FoodFund is a hunger relief content network. We believe the most powerful fundraising tool in existence is a content creator with an authentic story and an audience that trusts them. Everything about how we’re built — legally, financially, and operationally — is designed to make that belief sustainable and trustworthy for everyone it touches.
FoodFund Foundation and FoodFund Inc.
are two separate legal entities.
They have distinct roles, separate finances, and a formal agreement governing the relationship between them. Understanding this structure is the foundation of understanding how donor funds are protected.
FoodFund
Foundation
- Holds the charitable mission of the FoodFund network
- Receives and processes donations from the public
- Issues tax receipts for qualifying contributions
- Maintains donor funds in segregated charitable accounts
- Disburses funds to verified food bank partners
- Governed by a board with majority independent directors
- Registers as required for charitable fundraising compliance
- Publishes governance documents, fees, and impact reports
501(c)(3) application pending. This page will be updated when IRS determination is received.
FoodFund
Inc.
- Owns and operates the FoodFund technology platform
- Owns the codebase, trademarks, and brand assets
- Manages creator contracts and creator relationships
- Pays creators from its own commercial revenue
- Charges the Foundation a technology service fee under a formal agreement
- Handles commercial scaling and third-party investment
FoodFund Inc. does not receive charitable donations, does not hold charitable assets, and does not direct charitable disbursements.
Why this structure exists
Separating the charitable mission from the commercial platform protects donors.

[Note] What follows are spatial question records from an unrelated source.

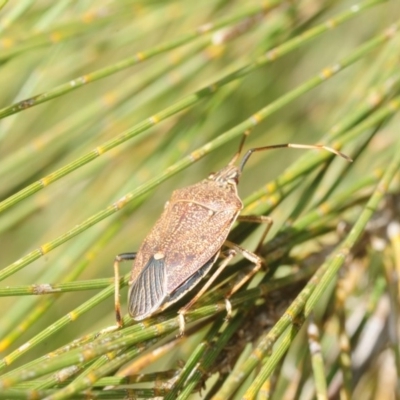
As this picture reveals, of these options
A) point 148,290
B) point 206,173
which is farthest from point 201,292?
point 206,173

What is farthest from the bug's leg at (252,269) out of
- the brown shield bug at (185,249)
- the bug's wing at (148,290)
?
the bug's wing at (148,290)

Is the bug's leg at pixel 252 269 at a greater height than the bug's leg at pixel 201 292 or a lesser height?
lesser

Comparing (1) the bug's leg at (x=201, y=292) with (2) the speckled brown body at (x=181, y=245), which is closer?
(1) the bug's leg at (x=201, y=292)

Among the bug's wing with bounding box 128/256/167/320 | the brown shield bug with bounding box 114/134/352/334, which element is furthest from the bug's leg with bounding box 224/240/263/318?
the bug's wing with bounding box 128/256/167/320

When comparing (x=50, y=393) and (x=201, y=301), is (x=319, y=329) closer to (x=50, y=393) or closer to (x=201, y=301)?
(x=201, y=301)

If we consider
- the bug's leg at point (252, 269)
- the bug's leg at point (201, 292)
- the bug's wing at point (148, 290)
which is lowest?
the bug's leg at point (252, 269)

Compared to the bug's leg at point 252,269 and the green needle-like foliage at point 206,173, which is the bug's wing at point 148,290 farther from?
the bug's leg at point 252,269

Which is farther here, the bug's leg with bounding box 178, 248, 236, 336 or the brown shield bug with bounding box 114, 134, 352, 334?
the brown shield bug with bounding box 114, 134, 352, 334

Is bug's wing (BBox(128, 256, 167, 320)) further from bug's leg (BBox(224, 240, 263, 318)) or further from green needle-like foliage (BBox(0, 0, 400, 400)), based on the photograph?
bug's leg (BBox(224, 240, 263, 318))

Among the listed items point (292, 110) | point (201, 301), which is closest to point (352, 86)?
point (292, 110)
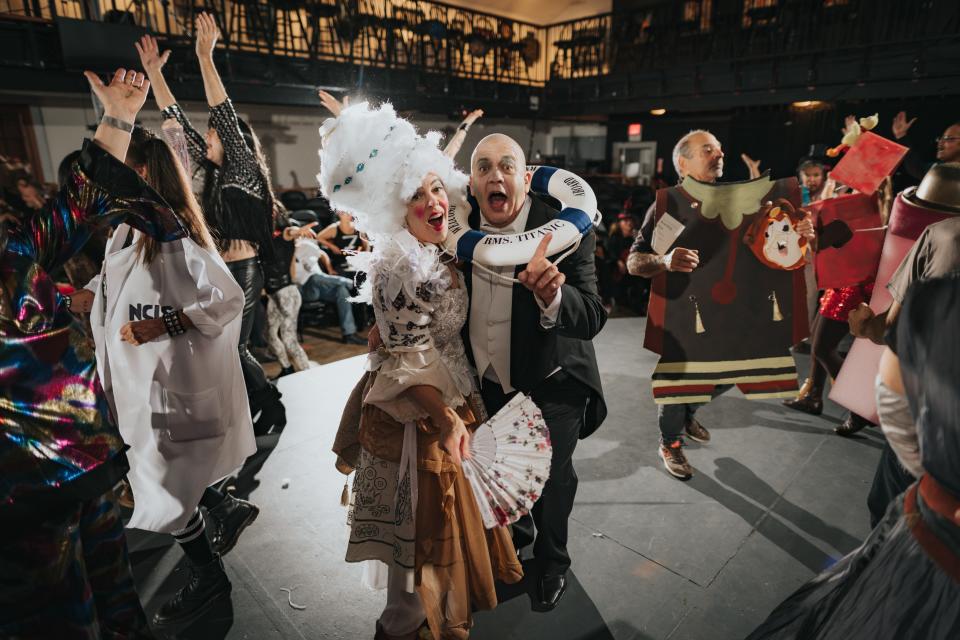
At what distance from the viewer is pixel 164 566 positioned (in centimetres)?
202

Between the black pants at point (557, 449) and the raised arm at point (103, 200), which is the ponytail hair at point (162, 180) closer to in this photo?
the raised arm at point (103, 200)

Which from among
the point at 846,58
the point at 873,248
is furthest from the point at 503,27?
the point at 873,248

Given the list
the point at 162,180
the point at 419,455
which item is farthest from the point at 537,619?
the point at 162,180

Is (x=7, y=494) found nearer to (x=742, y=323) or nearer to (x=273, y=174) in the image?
(x=742, y=323)

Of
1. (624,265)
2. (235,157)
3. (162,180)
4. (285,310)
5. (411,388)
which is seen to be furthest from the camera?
(624,265)

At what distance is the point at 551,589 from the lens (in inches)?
71.9

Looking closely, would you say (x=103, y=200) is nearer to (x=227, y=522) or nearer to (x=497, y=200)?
(x=497, y=200)

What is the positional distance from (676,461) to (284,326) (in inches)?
117

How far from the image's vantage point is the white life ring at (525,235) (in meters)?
1.41


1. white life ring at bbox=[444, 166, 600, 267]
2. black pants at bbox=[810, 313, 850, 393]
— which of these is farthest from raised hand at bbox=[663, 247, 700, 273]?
black pants at bbox=[810, 313, 850, 393]

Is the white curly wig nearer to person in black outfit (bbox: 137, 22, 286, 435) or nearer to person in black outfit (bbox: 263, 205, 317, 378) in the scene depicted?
person in black outfit (bbox: 137, 22, 286, 435)

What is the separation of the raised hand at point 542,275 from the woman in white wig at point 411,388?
0.76ft

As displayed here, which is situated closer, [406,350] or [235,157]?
[406,350]

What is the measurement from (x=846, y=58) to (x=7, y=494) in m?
10.3
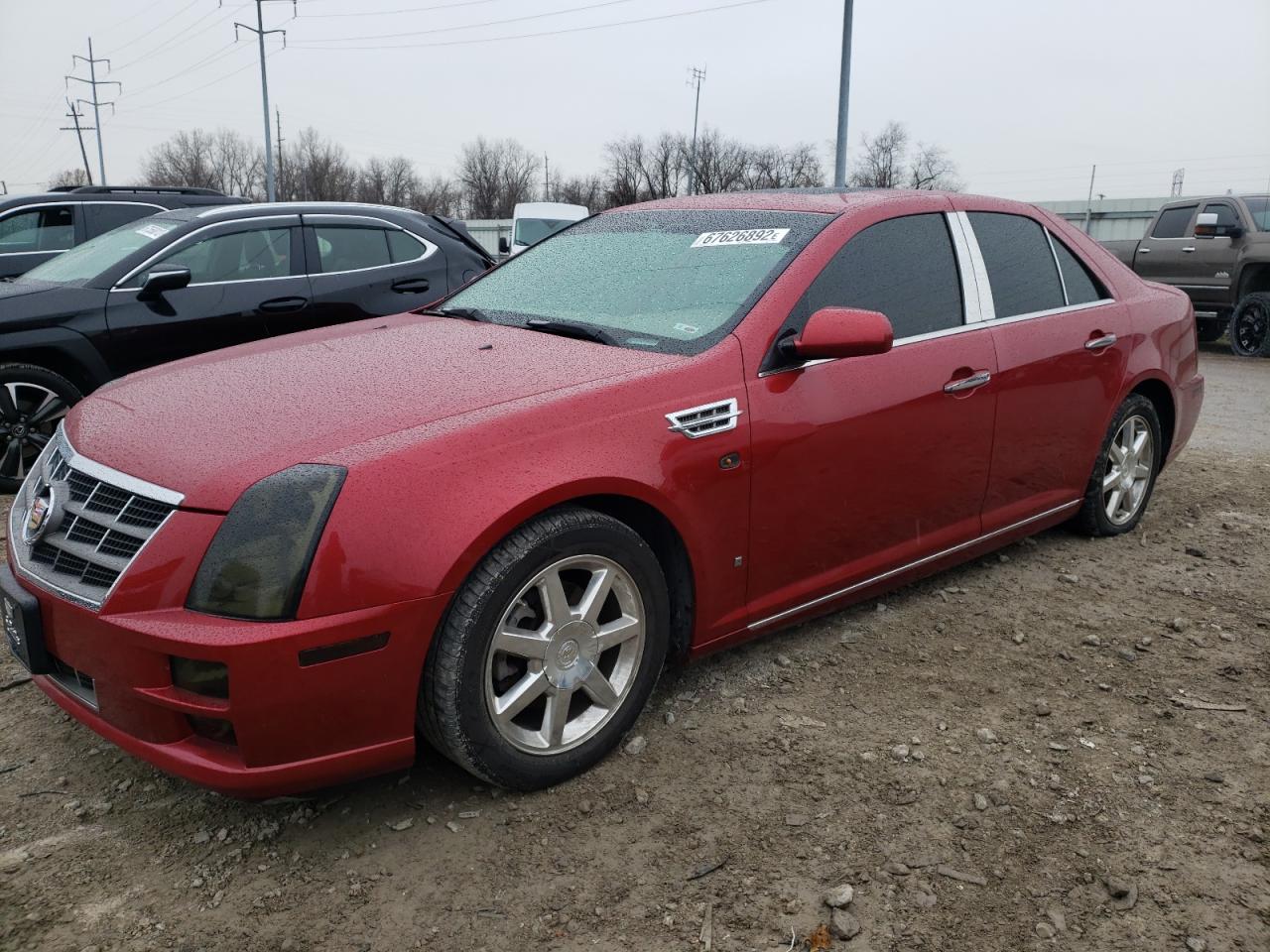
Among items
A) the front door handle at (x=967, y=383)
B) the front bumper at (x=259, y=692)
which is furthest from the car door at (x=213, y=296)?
the front door handle at (x=967, y=383)

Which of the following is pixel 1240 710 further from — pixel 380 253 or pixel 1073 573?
pixel 380 253

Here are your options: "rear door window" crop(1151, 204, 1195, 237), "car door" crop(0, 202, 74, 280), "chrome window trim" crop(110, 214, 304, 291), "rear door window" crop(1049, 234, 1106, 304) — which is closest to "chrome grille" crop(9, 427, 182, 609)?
"chrome window trim" crop(110, 214, 304, 291)

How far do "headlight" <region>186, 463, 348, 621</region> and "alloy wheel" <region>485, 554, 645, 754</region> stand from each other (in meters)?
0.51

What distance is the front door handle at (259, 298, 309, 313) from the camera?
20.0ft

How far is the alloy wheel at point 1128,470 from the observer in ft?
15.1

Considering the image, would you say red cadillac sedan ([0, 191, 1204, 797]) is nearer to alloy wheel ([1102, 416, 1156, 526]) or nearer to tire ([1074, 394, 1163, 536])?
tire ([1074, 394, 1163, 536])

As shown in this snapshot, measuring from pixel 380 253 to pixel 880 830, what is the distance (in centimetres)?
524

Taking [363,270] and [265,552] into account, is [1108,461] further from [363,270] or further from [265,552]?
[363,270]

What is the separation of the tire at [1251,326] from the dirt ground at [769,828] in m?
10.5

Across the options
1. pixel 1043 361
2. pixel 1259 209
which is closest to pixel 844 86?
pixel 1259 209

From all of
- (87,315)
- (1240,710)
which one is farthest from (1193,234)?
(87,315)

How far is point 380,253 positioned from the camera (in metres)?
6.65

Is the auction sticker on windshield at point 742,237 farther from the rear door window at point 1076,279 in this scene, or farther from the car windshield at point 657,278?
the rear door window at point 1076,279

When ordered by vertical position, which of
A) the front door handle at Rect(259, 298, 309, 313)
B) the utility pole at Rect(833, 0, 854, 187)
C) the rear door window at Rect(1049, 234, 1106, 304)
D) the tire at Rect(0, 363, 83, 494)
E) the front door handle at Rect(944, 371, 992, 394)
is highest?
the utility pole at Rect(833, 0, 854, 187)
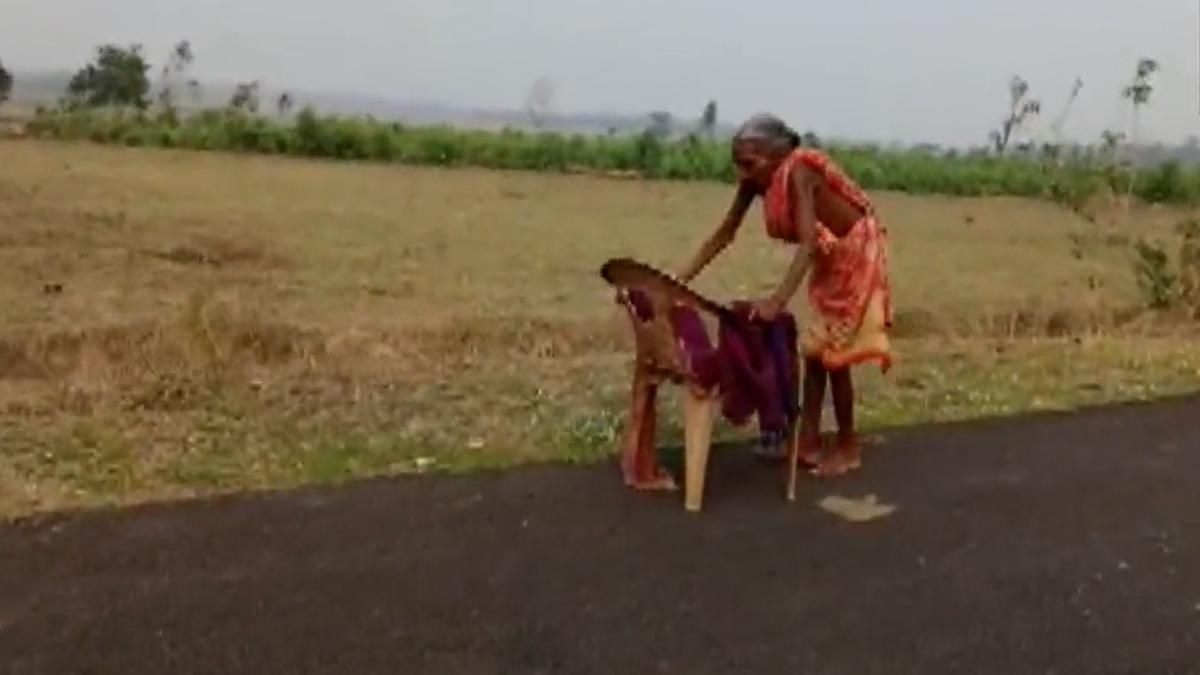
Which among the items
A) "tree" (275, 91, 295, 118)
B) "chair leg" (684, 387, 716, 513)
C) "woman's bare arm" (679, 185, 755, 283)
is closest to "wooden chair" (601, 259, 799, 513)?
"chair leg" (684, 387, 716, 513)

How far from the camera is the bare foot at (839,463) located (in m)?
6.89

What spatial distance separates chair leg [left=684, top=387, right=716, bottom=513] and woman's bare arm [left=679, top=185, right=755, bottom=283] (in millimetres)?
559

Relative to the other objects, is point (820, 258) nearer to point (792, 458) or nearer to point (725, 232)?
point (725, 232)

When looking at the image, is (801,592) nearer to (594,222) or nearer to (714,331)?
(714,331)

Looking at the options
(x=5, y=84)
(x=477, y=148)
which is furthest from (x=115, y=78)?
(x=477, y=148)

It ensures charitable funds are held and disbursed under nonprofit governance requirements, independent of commercial pressure or investor interests.
It also allows the technology platform to develop and scale as a commercial enterprise — which is the appropriate structure for a technology-driven operation seeking investment and managing creator relationships at scale. The two entities serve complementary functions. They are not interchangeable, and they are not interchangeably controlled.
How donor funds are protected
When someone gives through FoodFund, their contribution follows a defined path governed by policy, not discretion.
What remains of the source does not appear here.